Asia’s Art Empress
Visionary Pearl Lam expands her reach in the East with the opening of her new gallery in Singapore.
Pearl Lam is a woman of determination. When the heiress of Hong Kong’s Lai Sun Group founded by her late tycoon father Lim Por-yen made up her mind to pursue an artistic course against her parents’ wishes, she was not joking. She started with pop-up art shows in the then-British colony in 1993 as people were busy emigrating overseas before the city’s sovereignty was handed over to China in 1997. Even before that, she founded Contrasts Gallery in 1992 in Hong Kong and subsequently ventured north to Shanghai.
Two decades later, Lam has become an authority in Asia’s art scene. Contrasts Gallery was renamed Pearl Lam Galleries, and Lam’s artistic path went back south, following the art surge. In 2012, she returned to Hong Kong—where the art scene has finally blossomed amid a thriving art market and the building of the mammoth contemporary visual culture museum M+—with an outpost in the heritage Pedder Building.

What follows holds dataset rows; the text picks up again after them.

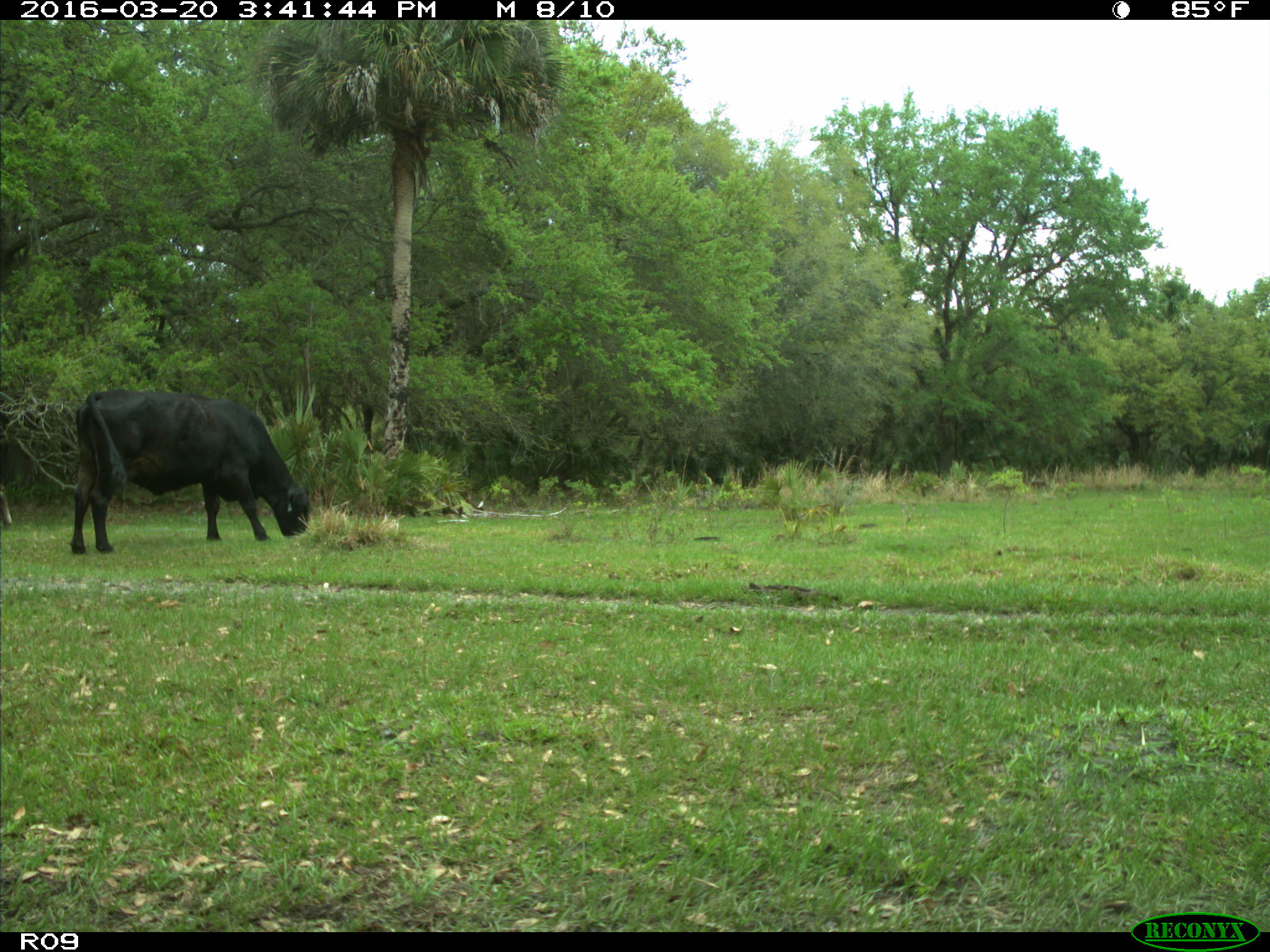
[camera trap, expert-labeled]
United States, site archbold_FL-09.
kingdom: Animalia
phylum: Chordata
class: Mammalia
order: Artiodactyla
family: Bovidae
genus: Bos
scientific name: Bos taurus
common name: domestic cow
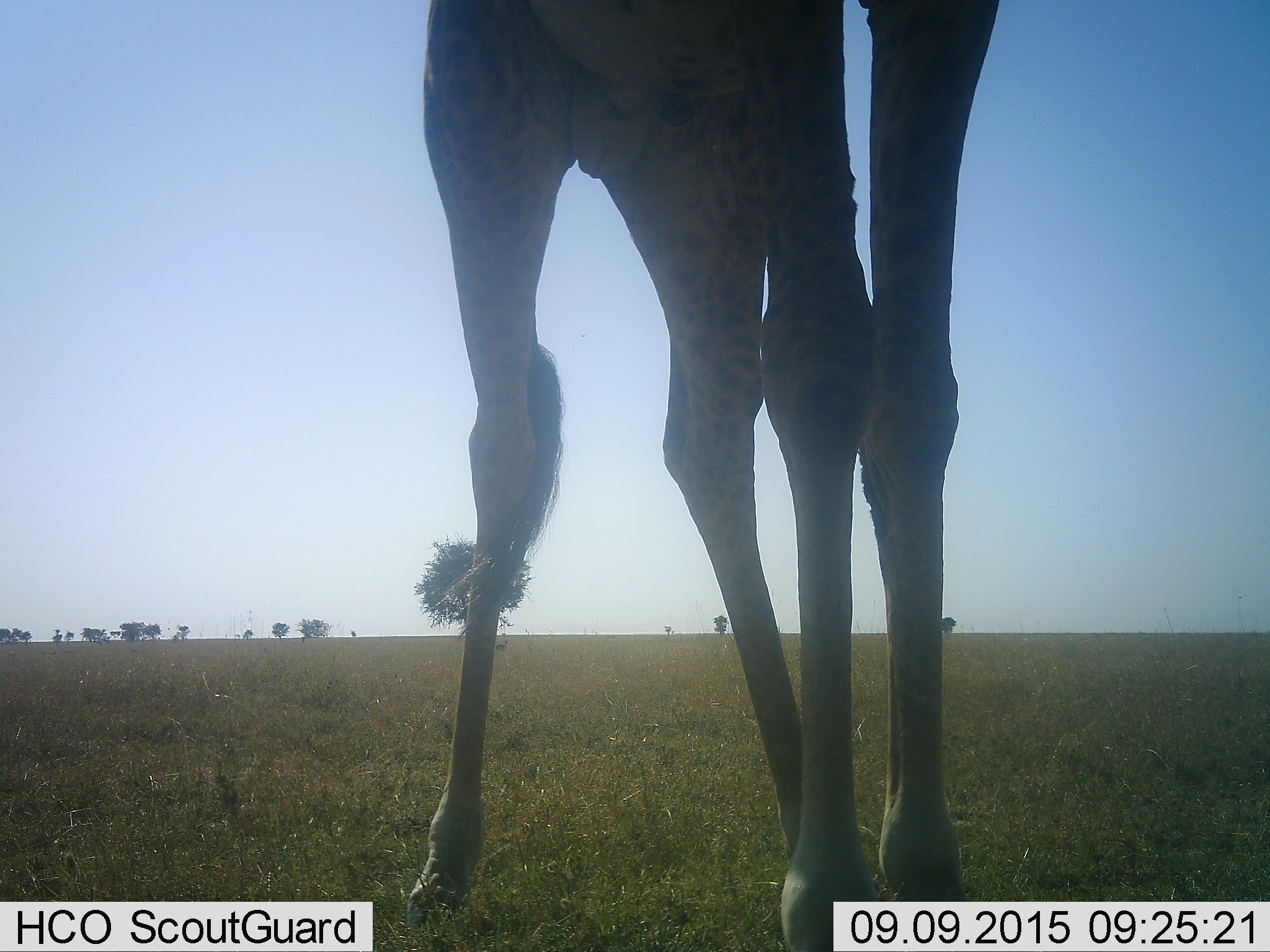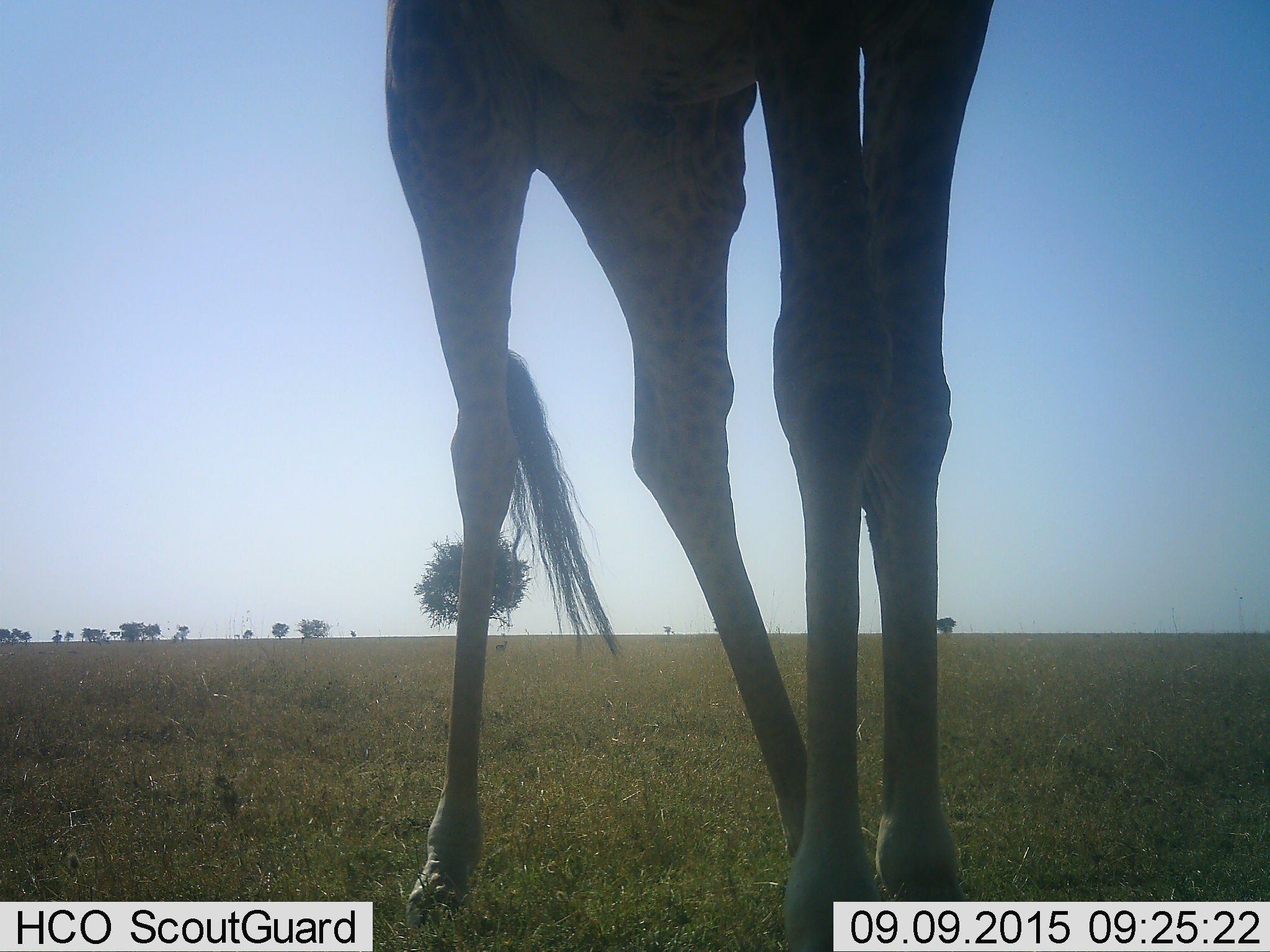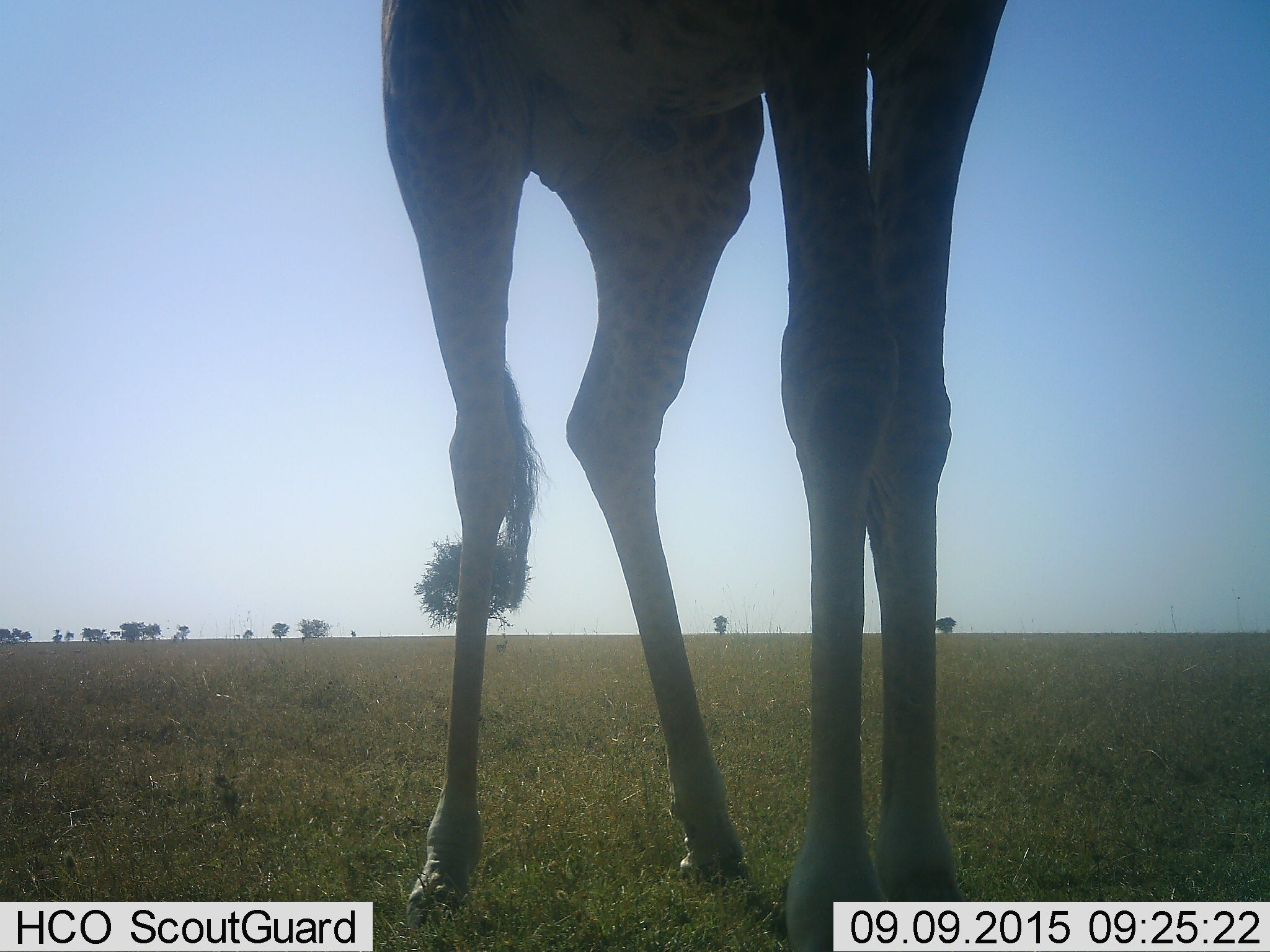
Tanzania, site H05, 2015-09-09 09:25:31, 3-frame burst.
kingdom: Animalia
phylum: Chordata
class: Mammalia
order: Artiodactyla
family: Giraffidae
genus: Giraffa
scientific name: Giraffa camelopardalis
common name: giraffe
Giraffe (Giraffa camelopardalis), count 1. Behavior (volunteer vote fractions): standing 90%, resting 0%, moving 10%, interacting 0%. Young present (vote fraction): 0%. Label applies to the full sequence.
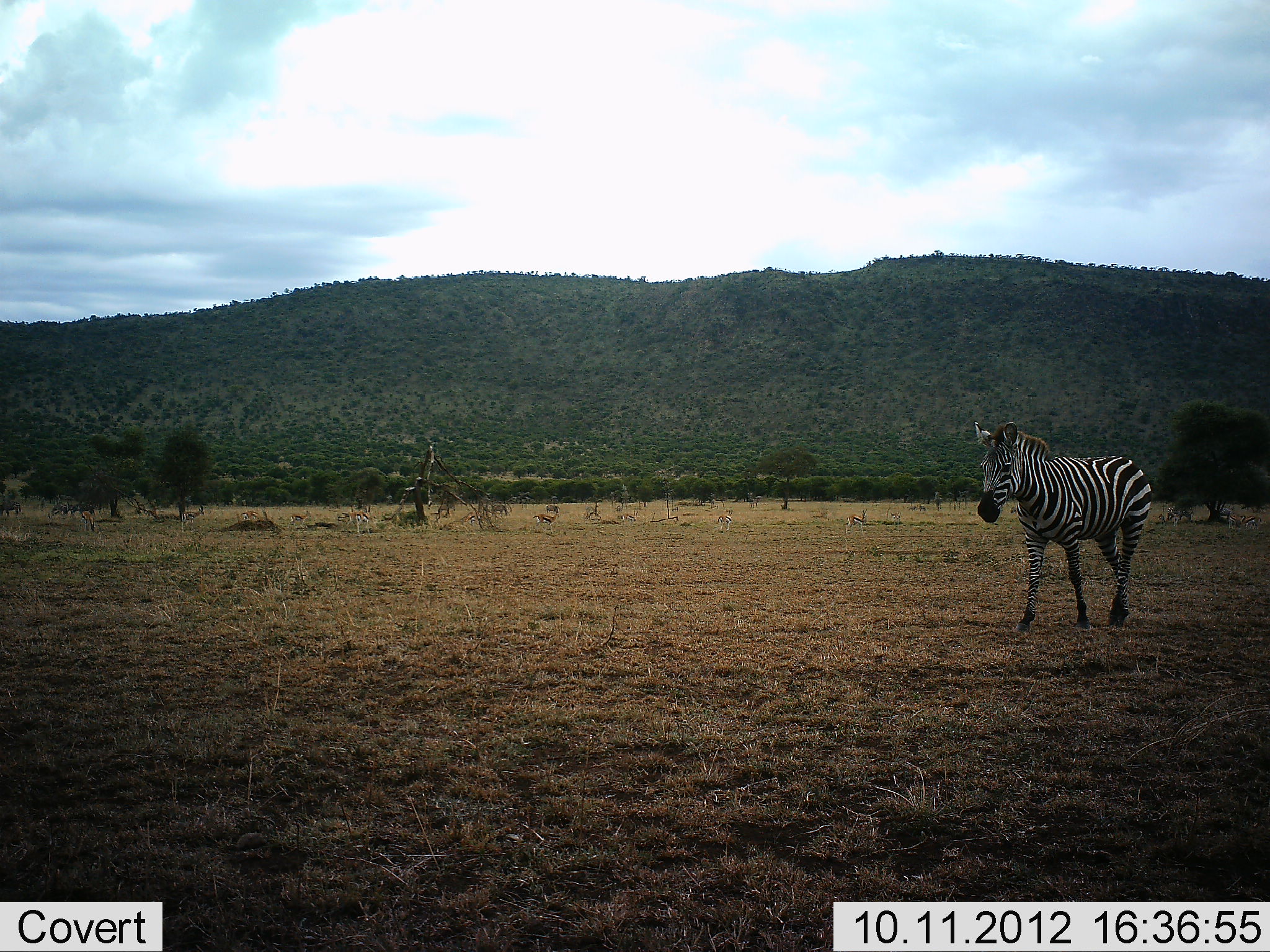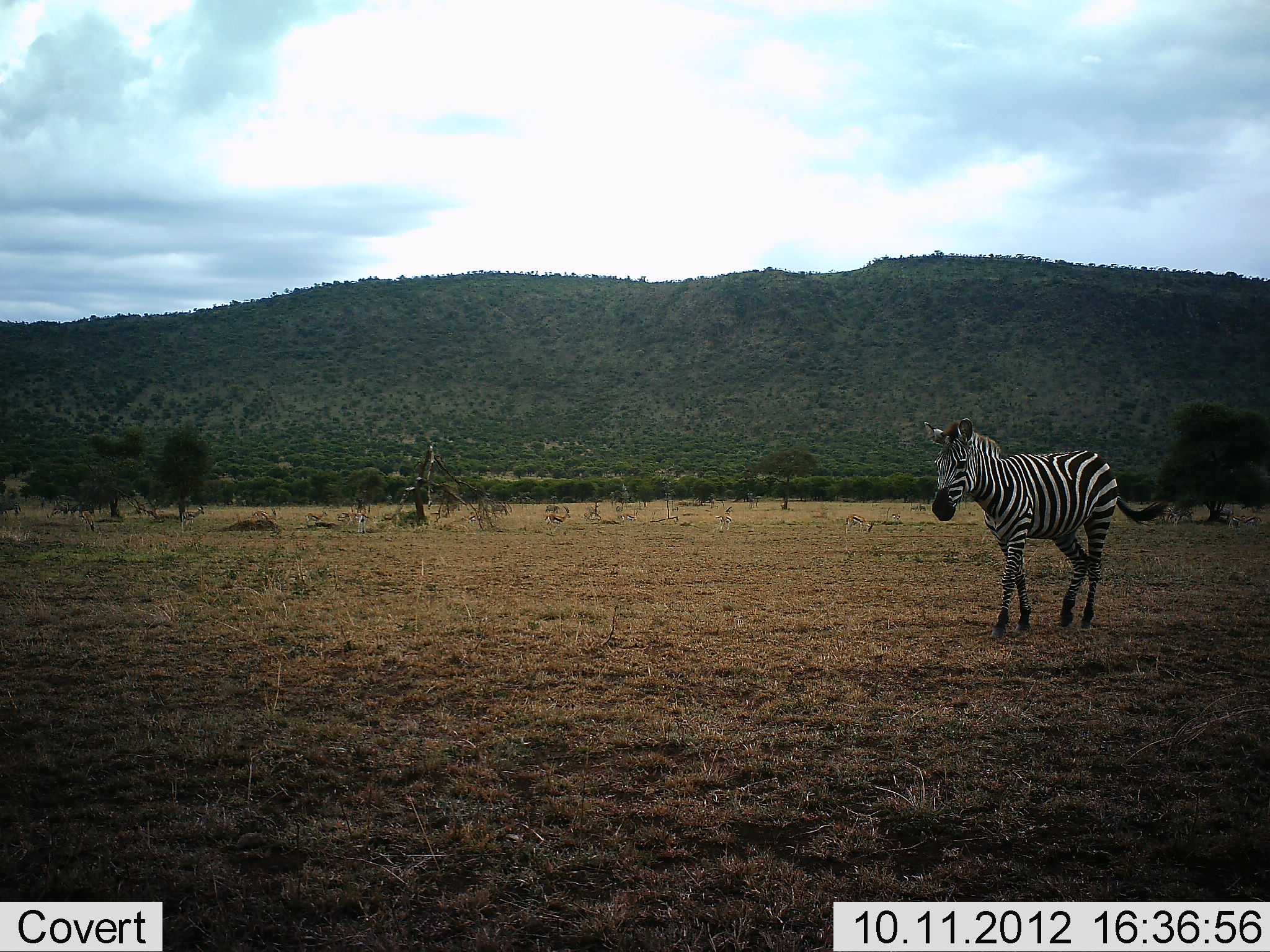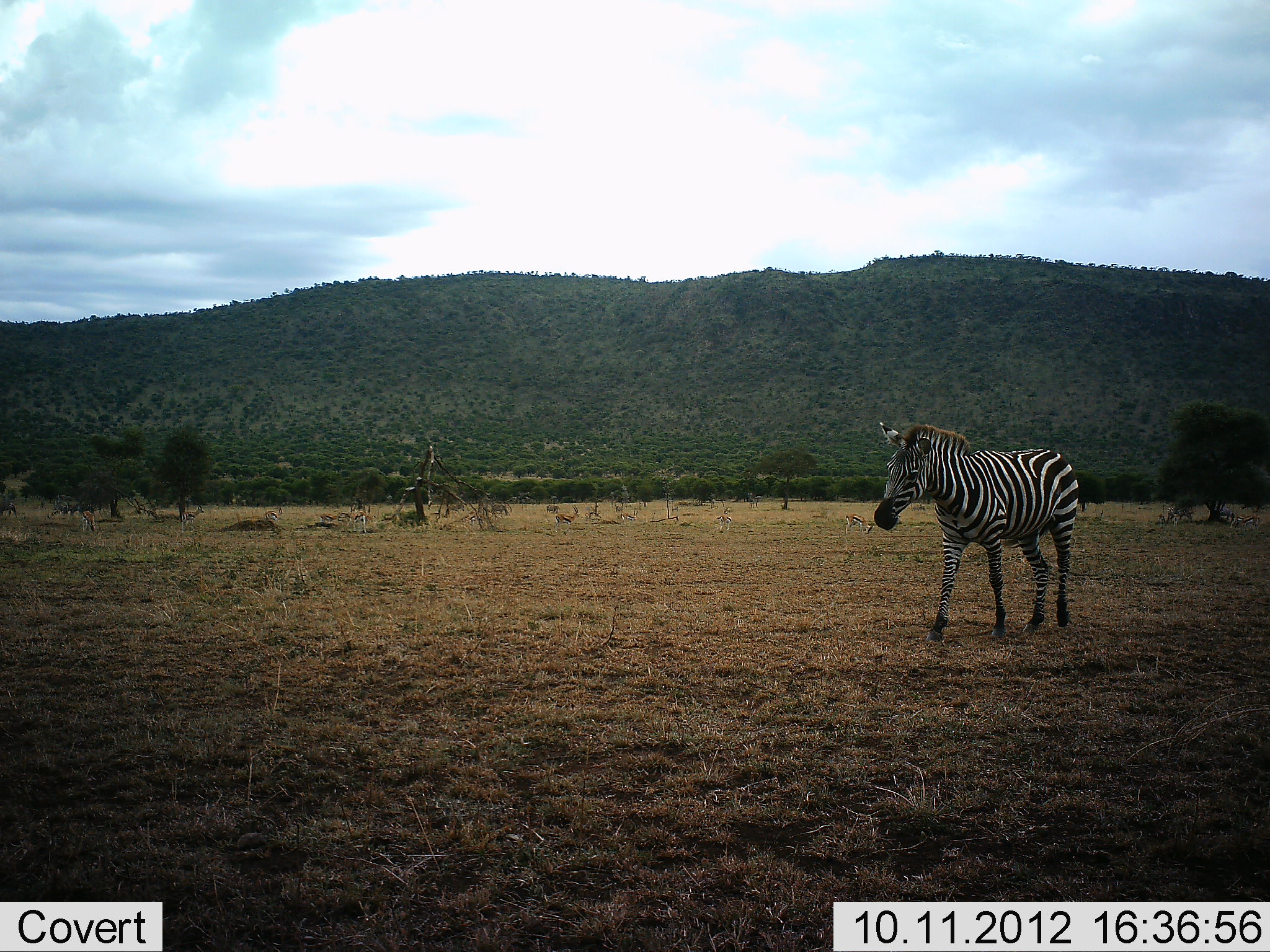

Now, her new adventure takes her to Singapore. The city-state, characterized by a booming art scene as a result of the joint efforts from public and private sectors, has caught the eyes of the daring curator and gallerist.
“We are always looking for new platforms to present artists’ work and are encouraged by the burgeoning art scene in Singapore,” says Lam.
She adds that Hong Kong and Singapore are similar in the way they both are centrally located international cities in Asia with great networks of affluent audiences for art. And both cities have important art fairs: Art Basel in Hong Kong and Art Stage in Singapore. She says, while the art scene flares in Hong Kong thanks to its tax-free policy, “Singapore has a different approach, with the government developing areas of the city that can be devoted to culture.”
The Singapore outpost of Pearl Lam Galleries—opening in January to coincide with Art Stage—will be located in Gillman Barracks, a government initiative that revitalizes a former military camp into an art cluster consisting of multiple heritage buildings housing galleries, creative businesses and the Centre for Contemporary Art.
Lam says her latest outlet follows her motto to “promote cross-cultural dialogue between the East and the West.”
This isn’t lip service, as can be seen by Lam’s track record. She has staged major solo exhibitions of Asian and Western artists, including Tsang Kin-Wah from Hong Kong and British-Nigerian artist Yinka Shonibare MBE. To inaugurate her Singapore outpost, Lam is hosting a group show curated by acclaimed British author and broadcaster Philip Dodd.
“In Hong Kong, we have presented two exhibitions dedicated to Hong Kong artists in the past year,” she points out, “and we hope to do the same in Singapore by offering a new stage for local artists’ work.”